- What needs to be done -
Please count the lines of the data below that contain the word "captured", matching case exactly, and reply with the number alone.

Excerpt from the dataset
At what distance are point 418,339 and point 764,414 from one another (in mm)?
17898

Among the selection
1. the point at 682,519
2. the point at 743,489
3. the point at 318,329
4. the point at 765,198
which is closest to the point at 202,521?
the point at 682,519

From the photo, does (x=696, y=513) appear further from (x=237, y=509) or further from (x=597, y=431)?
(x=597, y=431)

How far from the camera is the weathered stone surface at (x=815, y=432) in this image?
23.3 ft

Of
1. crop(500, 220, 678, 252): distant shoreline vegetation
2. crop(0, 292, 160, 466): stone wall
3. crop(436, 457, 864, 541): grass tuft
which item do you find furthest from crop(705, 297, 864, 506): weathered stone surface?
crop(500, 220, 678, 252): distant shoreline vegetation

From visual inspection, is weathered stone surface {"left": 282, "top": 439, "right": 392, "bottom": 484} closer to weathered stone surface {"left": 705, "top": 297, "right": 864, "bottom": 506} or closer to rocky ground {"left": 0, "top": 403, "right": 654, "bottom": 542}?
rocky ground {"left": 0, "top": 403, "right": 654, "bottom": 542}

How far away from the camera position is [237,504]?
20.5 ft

==

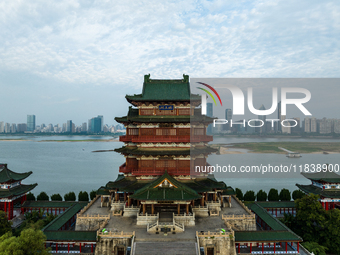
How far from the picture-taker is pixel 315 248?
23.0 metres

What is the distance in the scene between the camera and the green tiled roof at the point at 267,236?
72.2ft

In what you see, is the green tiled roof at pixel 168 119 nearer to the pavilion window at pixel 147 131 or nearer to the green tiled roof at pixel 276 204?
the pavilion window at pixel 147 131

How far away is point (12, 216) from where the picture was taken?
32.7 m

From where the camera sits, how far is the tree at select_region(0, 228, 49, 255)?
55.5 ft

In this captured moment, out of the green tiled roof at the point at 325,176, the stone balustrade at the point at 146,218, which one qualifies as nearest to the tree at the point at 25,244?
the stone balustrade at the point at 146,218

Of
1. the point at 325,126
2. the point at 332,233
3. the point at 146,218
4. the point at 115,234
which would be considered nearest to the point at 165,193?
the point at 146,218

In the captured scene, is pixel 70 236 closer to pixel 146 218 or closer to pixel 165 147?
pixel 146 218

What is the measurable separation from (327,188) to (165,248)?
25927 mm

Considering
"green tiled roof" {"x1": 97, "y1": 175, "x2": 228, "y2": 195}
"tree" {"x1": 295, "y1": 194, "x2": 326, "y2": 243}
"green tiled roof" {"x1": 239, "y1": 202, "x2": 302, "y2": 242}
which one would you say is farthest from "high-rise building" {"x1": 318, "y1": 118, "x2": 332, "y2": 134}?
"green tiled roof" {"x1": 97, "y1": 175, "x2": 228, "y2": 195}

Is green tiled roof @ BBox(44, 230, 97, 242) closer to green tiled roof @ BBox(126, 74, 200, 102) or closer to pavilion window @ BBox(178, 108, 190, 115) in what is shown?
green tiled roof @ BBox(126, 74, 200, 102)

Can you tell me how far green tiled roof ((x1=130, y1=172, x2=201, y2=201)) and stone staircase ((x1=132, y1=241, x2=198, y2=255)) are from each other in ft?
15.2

- The result -
2